TASKS TO CARRY OUT:
1 - Answer these questions from the GTX 950 review:
(a) What is the base price of the GeForce GTX 950?
(b) How much memory does the card have, and on what interface width?
(c) On what date was the review posted?
2 - Reproduce the passage of the GTX 950 review between "NVidia's new GTX" and "Ti, and others.", inclusive.

TEXT TO READ:
++++++++++++++++++++
NVIDIA GeForce GTX 950 GPU Review & Gaming Benchmark with ASUS Strix

Posted on August 20, 2015

One video card to the next. We just reviewed MSI's R9 390X Gaming 8GB card at the mid-to-high range, the A10-7870K APU at the low-end, and now we're moving on to nVidia's newest product: The GeForce GTX 950.

NVidia's new GTX 950 is priced at $160, but scales up to $180 for some pre-overclocked models. The ASUS Strix GTX 950 that we received for testing is a $170 unit. These prices, then, land the GTX 950 in an awkward bracket; the GTX 750 Ti holds the budget class firmly below it and the R9 380 & GTX 960 hold the mid-range market above it.

The new GeForce GTX 950 graphics card hosts Maxwell architecture – the same GM206 found in the GTX 960 – and hosts 2GB of GDDR5 memory on a 128-bit interface. More on that momentarily. The big marketing point for nVidia has been reduced input latency for MOBA games, something that's being pushed through GeForce Experience (GFE) in the immediate future.

This review benchmarks nVidia's new GeForce GTX 950 graphics card in the Witcher 3, GTA V, and other games, ranking it against the R9 380, GTX 960, 750 Ti, and others.
++++++++++++++++++++
LISTED RECORDS:

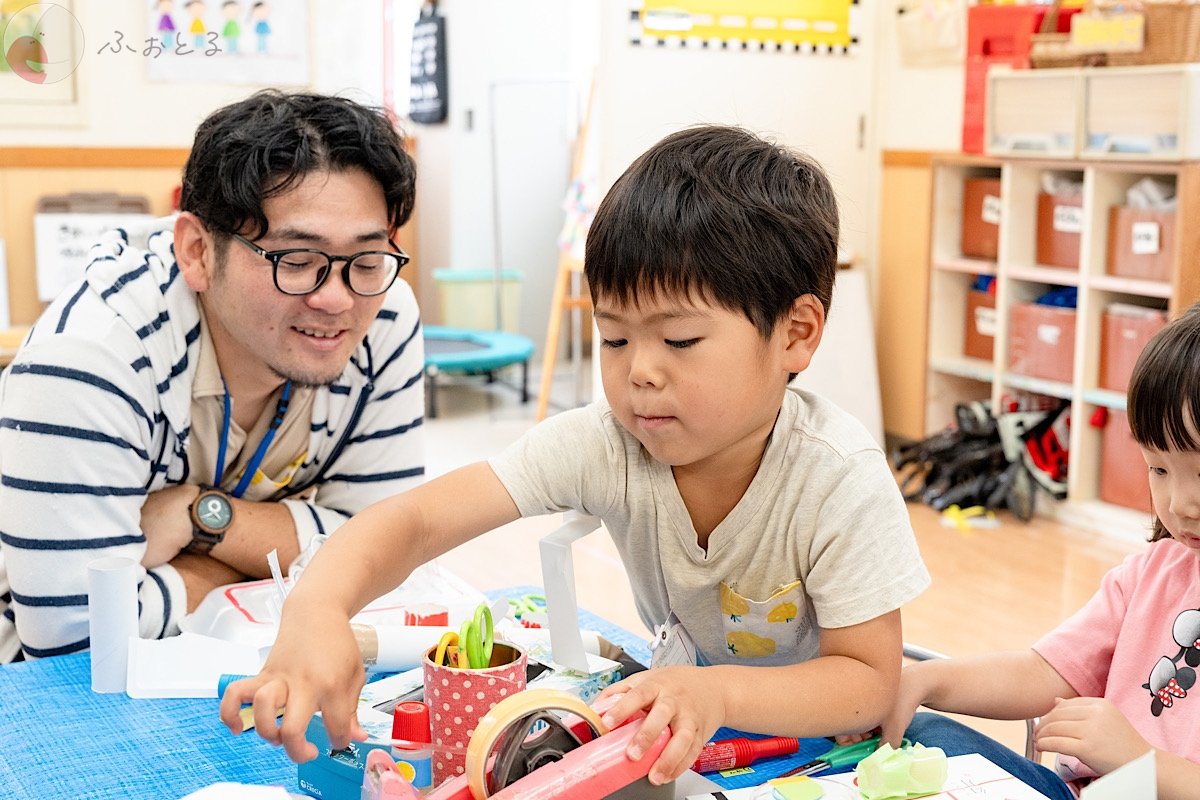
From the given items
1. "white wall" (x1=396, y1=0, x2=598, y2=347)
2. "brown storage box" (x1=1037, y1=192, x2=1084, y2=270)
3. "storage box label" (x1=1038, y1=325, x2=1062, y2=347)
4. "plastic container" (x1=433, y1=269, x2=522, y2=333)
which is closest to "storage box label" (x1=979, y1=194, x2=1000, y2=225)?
"brown storage box" (x1=1037, y1=192, x2=1084, y2=270)

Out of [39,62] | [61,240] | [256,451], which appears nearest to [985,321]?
[39,62]

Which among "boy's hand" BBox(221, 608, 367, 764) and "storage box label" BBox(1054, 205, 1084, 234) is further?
"storage box label" BBox(1054, 205, 1084, 234)

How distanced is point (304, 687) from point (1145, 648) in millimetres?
769

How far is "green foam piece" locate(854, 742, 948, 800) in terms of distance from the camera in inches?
35.5

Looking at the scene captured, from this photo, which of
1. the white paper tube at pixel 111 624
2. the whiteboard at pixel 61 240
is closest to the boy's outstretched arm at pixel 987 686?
the white paper tube at pixel 111 624

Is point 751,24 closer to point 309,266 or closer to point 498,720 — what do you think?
point 309,266

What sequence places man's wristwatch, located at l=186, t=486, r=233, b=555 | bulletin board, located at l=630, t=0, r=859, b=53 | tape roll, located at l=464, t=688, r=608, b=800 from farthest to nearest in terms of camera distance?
bulletin board, located at l=630, t=0, r=859, b=53
man's wristwatch, located at l=186, t=486, r=233, b=555
tape roll, located at l=464, t=688, r=608, b=800

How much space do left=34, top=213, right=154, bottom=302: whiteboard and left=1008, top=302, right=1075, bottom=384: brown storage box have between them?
9.43ft

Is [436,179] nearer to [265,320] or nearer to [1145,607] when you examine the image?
[265,320]

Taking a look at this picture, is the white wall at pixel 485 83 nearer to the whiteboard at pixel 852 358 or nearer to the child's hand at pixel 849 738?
the whiteboard at pixel 852 358

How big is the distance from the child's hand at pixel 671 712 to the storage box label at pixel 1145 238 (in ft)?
10.3

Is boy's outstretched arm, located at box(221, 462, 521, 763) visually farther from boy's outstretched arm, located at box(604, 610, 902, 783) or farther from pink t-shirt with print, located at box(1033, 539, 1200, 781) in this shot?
pink t-shirt with print, located at box(1033, 539, 1200, 781)

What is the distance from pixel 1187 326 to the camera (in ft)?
3.67

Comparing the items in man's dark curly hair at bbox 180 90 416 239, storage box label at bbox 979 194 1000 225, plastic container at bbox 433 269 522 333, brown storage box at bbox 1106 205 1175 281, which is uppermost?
man's dark curly hair at bbox 180 90 416 239
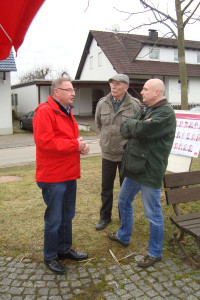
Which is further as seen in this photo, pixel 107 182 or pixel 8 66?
pixel 8 66

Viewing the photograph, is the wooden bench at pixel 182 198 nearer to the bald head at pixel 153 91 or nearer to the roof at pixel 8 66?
the bald head at pixel 153 91

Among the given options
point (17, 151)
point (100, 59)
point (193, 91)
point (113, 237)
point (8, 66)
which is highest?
point (100, 59)

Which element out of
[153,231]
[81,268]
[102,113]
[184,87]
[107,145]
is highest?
[184,87]

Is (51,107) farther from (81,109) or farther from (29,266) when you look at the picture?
(81,109)

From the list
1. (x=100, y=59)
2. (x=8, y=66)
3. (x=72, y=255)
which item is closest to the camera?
(x=72, y=255)

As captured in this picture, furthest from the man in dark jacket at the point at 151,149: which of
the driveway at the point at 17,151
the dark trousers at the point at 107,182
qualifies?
the driveway at the point at 17,151

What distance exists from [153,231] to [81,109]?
24.2 meters

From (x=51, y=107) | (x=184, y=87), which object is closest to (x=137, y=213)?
(x=51, y=107)

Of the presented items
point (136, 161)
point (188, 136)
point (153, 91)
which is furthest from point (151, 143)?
point (188, 136)

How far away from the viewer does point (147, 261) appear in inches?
119

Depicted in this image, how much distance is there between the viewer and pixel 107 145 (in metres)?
3.71

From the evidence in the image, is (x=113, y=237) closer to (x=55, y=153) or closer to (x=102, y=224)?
(x=102, y=224)

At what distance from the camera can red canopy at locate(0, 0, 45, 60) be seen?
2.39m

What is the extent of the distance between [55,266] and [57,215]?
0.54 metres
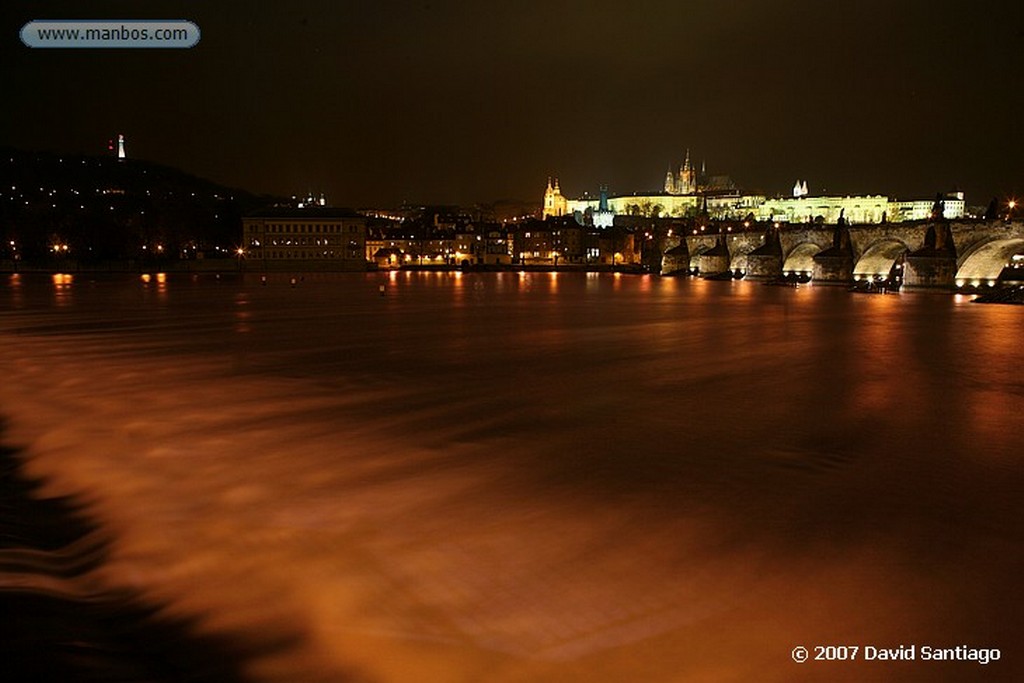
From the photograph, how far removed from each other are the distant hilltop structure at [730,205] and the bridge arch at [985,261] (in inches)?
2848

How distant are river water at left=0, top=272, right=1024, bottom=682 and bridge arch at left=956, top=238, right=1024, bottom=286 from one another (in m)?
36.4

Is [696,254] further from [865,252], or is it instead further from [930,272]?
[930,272]

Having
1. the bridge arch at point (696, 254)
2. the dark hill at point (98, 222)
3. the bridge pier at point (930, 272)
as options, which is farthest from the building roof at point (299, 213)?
the bridge pier at point (930, 272)

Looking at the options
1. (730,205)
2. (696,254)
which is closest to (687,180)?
(730,205)

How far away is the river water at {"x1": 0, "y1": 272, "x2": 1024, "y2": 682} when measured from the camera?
161 inches

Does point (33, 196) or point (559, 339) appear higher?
point (33, 196)

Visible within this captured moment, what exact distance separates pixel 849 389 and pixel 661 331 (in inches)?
378

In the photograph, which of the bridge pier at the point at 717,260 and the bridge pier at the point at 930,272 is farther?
the bridge pier at the point at 717,260

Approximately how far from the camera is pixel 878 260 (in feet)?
195

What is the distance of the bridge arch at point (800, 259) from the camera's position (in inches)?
2566

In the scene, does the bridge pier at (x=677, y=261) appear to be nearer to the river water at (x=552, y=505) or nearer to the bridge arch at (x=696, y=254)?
the bridge arch at (x=696, y=254)

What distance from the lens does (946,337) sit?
20.2 meters

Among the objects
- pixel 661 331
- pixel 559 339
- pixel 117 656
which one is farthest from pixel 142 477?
pixel 661 331

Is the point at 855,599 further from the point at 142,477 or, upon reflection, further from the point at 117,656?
the point at 142,477
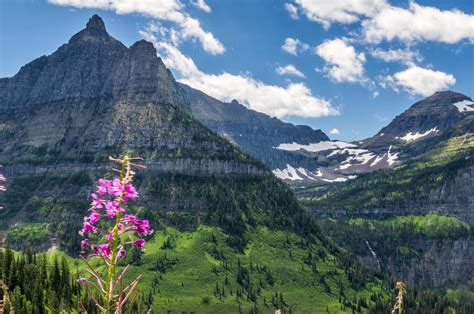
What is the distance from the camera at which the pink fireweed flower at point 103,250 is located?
923 cm

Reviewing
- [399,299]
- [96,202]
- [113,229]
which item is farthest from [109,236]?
[399,299]

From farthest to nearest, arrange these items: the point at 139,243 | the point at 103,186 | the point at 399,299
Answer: the point at 399,299
the point at 139,243
the point at 103,186

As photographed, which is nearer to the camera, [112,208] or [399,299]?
[112,208]

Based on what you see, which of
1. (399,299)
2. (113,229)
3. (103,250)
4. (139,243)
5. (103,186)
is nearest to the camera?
(113,229)

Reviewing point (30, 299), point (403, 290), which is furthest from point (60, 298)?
point (403, 290)

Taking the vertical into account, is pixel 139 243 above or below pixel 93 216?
below

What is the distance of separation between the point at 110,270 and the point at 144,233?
939 millimetres

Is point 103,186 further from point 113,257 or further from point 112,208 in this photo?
point 113,257

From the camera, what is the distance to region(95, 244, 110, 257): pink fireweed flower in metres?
9.23

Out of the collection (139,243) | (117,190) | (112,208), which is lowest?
(139,243)

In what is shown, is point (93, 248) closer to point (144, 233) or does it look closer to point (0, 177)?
point (144, 233)

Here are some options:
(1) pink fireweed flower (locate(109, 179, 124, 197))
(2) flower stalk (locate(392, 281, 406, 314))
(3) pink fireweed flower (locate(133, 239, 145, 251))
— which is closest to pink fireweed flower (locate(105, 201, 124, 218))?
(1) pink fireweed flower (locate(109, 179, 124, 197))

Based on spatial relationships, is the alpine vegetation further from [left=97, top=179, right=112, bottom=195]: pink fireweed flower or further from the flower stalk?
the flower stalk

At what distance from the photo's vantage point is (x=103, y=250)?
9.35m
++++++++++++++++++++
OUTPUTS:
1 -
(a) $160
(b) 2GB of GDDR5 memory on a 128-bit interface
(c) August 20, 2015

2 -
NVidia's new GTX 950 is priced at $160, but scales up to $180 for some pre-overclocked models. The ASUS Strix GTX 950 that we received for testing is a $170 unit. These prices, then, land the GTX 950 in an awkward bracket; the GTX 750 Ti holds the budget class firmly below it and the R9 380 & GTX 960 hold the mid-range market above it.

The new GeForce GTX 950 graphics card hosts Maxwell architecture – the same GM206 found in the GTX 960 – and hosts 2GB of GDDR5 memory on a 128-bit interface. More on that momentarily. The big marketing point for nVidia has been reduced input latency for MOBA games, something that's being pushed through GeForce Experience (GFE) in the immediate future.

This review benchmarks nVidia's new GeForce GTX 950 graphics card in the Witcher 3, GTA V, and other games, ranking it against the R9 380, GTX 960, 750 Ti, and others.